Is there any truth in an infomercial?

I am a firm believer in NOT believing anything I see on an infomercial. Whether it is a super chopping knife or an ab roller or turbo ladder or magical age reversing make-up. I would never buy anything from QVC or by dialing an 800 number I saw on TV. It’s the same reason when someone calls me at the office claiming to be from the Fireman or Police something or other looking for donations I think it’s a scam (which news reports have found it highly likely to be one).

While those commercials are targeted at my wants and needs and are easier to resist by convincing myself they won’t work or I don’t need them, some of those 90-second to 30 minute segments are not so easy to ignore. Instead, I usually turn the channel out of skepticism or pure guilt. I’m thinking of the ones where “for the price of your daily cup of coffee you can make adopt a child” in Africa or Latin America. I have such a strong resistance to being sold something on TV but I never could stop wondering if that money would really make a difference and how much of it would actually reach the child.

Raw records:
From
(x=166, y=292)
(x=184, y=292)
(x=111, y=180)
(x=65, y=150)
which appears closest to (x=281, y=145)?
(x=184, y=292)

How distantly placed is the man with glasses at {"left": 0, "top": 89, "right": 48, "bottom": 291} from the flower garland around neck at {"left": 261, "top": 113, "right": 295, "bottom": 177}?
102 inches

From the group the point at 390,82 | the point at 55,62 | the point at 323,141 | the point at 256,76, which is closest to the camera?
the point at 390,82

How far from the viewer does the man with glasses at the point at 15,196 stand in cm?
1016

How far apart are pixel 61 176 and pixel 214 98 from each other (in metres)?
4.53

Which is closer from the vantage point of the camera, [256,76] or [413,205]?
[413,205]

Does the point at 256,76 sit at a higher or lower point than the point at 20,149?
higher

• **Direction 1**:
Rewrite the infomercial piece between "While those commercials" and "reach the child.", inclusive, swapping "skepticism" for "doubt".
• **Direction 2**:
Carry on the text about infomercials from its last sentence.

• **Answer 1**:
While those commercials are targeted at my wants and needs and are easier to resist by convincing myself they won’t work or I don’t need them, some of those 90-second to 30 minute segments are not so easy to ignore. Instead, I usually turn the channel out of doubt or pure guilt. I’m thinking of the ones where “for the price of your daily cup of coffee you can make adopt a child” in Africa or Latin America. I have such a strong resistance to being sold something on TV but I never could stop wondering if that money would really make a difference and how much of it would actually reach the child.

• **Answer 2**:
Since returning from Mexico this spring I have been reading every book and article I can about the history of Mexico and about the current economic status. The facts about starvation and malnutrition are eye-opening and frightening. Studies estimate that almost 50% of the children in the country are malnourished (and almost as many adults). I’ve heard statistics about malnutrition in other countries but I’ve never really understood how far those effects stretch. There are disturbing pictures of indigenous school children from Mex’s state next to children in private schools in Cuernavaca. The children from rural Morelos (my husband’s state) are visibly shorter and frailer than the middle/upper class children. You can actually see the effects of having not enough food and that disturbed me a lot.

Unlike the US, schools to not provide any food or snacks to the children. When kids show up hungry, with no breakfast they have no energy. They fall asleep in class and don’t learn. If they don’t learn, they are put on the path of only finishing the US equivalent of junior high. In fact, that is all that is required in Mexico which surprised me.

I feel like someday I would like my mission to be finding out a way to make sure every kid that goes to school gets a good breakfast. Maybe by making sure that kids get at least one full meal a day, five days a week, it will give them enough energy to stay awake in class and study. For Mexico to rise in power, technology, and economical status in the world I really believe they need to start out with more focus on education. I tried to figure out the cost to provide each kid with eggs, tortillas, milk, and fruit and guess what it comes out to? The cost of a cup of coffee. I guess I’ve become a believer after all.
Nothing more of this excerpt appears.